Палуба была залита лунным светом, ярким лунным светом, и он поглядел на мостик, ожидая увидеть капитана, выкрикивающего команды. Мостик был пуст. Корма низко осела в воду. Палуба стала покатой и с левого борта доносились крики: матросы, не успевшие спрыгнуть в спущенные шлюпки, прыгали в воду.
Шатаясь, он добрел до трапа капитанского мостика и уже поднялся на три ступеньки, но тут в голове у него прояснилось. Он спустился и увидел, что у борта кто-то лежит. Капитан. Со сломанной шеей. Мертвый. «Швырнуло с трапа на палубу», — подумал он. Значит, ему не надо возвращаться домой к еще слишком красивой жене. Все проблемы для капитана кончились.
На палубе никого не было видно, из чего следовало, что шлюпки спущены, и он здесь в лунном свете один, и никто не знает, что он здесь. И никто не знает, что Джина в лазарете. Он пошел туда. Потом он вспомнил, что там теперь сигнальщик, а не Джина. Но и сигнальщика там не было. Из воды доносились крики. Он подошел к борту и увидел троих матросов, спускающихся по канатам, а в черной воде — головы, пляшущие вокруг перевернутой шлюпки, которую они пытались поставить на ровный киль. Из воды донесся голос — как будто Хорлера:
— Отплывайте, ребята, отплывайте, не то вас засосет! Отплывайте, шлюпки вас подберут! Эй, на шлюпке! Отгребайте! Вот так.

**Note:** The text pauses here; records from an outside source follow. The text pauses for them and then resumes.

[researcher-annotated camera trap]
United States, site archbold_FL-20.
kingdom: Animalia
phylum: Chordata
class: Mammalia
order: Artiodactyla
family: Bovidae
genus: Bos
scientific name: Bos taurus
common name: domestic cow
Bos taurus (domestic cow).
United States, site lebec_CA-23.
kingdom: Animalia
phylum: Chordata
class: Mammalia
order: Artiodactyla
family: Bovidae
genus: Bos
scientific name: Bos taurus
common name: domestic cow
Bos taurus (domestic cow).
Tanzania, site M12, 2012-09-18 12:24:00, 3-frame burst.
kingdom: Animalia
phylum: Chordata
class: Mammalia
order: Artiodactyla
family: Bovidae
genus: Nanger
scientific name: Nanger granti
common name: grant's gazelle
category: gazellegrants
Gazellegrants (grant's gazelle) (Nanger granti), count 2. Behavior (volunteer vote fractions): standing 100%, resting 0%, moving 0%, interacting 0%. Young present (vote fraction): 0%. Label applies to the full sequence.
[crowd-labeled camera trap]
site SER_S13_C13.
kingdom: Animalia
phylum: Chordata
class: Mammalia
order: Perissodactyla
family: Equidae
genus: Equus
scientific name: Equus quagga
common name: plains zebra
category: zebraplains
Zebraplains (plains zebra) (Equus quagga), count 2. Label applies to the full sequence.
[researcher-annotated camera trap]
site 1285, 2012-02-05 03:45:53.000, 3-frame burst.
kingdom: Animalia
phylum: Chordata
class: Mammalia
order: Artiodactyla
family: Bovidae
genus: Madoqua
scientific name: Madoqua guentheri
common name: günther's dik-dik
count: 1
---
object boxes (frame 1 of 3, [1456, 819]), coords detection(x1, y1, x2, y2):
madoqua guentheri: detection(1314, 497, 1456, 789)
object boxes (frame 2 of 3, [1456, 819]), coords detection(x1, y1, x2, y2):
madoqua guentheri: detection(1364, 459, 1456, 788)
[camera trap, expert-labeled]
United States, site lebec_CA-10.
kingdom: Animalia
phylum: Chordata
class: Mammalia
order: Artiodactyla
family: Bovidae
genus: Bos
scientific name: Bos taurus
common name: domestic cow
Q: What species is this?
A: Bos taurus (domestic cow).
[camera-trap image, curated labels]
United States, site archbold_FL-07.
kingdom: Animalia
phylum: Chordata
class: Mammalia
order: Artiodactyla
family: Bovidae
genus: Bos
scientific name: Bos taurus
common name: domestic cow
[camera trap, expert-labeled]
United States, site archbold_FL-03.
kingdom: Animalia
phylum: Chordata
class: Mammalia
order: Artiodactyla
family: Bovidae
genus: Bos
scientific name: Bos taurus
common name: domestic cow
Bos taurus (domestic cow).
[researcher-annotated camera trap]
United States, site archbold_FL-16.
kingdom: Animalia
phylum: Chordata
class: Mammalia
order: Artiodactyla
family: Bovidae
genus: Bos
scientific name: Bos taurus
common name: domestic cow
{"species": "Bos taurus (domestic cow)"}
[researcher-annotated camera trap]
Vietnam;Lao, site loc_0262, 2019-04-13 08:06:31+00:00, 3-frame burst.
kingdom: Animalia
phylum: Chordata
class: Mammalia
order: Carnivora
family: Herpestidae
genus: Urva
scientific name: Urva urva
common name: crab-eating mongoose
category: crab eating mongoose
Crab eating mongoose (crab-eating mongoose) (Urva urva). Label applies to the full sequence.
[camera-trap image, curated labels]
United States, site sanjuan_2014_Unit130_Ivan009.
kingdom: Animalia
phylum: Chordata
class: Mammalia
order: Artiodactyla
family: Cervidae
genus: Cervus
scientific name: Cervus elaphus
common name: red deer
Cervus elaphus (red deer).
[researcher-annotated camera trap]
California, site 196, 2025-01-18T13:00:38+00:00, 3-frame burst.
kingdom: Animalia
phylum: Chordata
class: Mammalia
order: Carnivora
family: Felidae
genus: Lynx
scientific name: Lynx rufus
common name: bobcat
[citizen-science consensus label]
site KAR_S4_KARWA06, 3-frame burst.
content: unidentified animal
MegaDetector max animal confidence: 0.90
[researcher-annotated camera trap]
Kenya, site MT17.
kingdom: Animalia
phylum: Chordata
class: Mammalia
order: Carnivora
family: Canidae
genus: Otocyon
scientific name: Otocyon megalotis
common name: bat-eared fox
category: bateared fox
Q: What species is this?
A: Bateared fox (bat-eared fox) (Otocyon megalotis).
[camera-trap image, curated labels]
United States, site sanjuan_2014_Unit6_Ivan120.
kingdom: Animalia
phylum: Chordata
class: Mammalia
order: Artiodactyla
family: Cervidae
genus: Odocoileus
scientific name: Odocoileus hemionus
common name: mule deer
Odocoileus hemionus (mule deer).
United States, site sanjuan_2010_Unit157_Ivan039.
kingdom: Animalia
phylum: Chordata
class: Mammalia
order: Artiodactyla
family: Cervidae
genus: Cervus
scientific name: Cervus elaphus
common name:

Но тут его окутало клубом дыма, и сквозь дым он побежал к левому борту, туда, где висела спасательная шлюпка. Но шлюпки там не было. К воде свисали канаты, но и внизу шлюпки не было. Только лица. А может, лица ему почудились. Хотя в ярком лунном свете он мог бы различить лица. Но матросы, спускавшиеся по канатам, наверное, прыгнули подальше, чтобы их не ударило о борт. Надувая спасательный жилет, он увидел, что к кораблю приближается широкий предмет — резиновый плотик, потом плотик двинулся в другую сторону, подпрыгивая и скользя на волне. И тут он услышал женский крик. Не спуская глаз с плотика, он прыгнул, описал дугу в воздухе, и его тело ударилось о воду.
Жилет поднял его на поверхность, но он глотнул мазута. Мазут мог попасть ему в глаза и в горло, ослепить его, задушить, утянуть на дно. Он услышал чей-то крик:
— Сюда!
— Помогите! — крикнул он, барахтаясь в мазутном пятне. — Помогите! — Его что-то задело. Труп, сидящий в воде. Труп стукнулся о него, голова безжизненно моталась. Бородатое лицо. Мазут, налипший на красивую бороду йоркширца, задушил его, когда он начал захлебываться.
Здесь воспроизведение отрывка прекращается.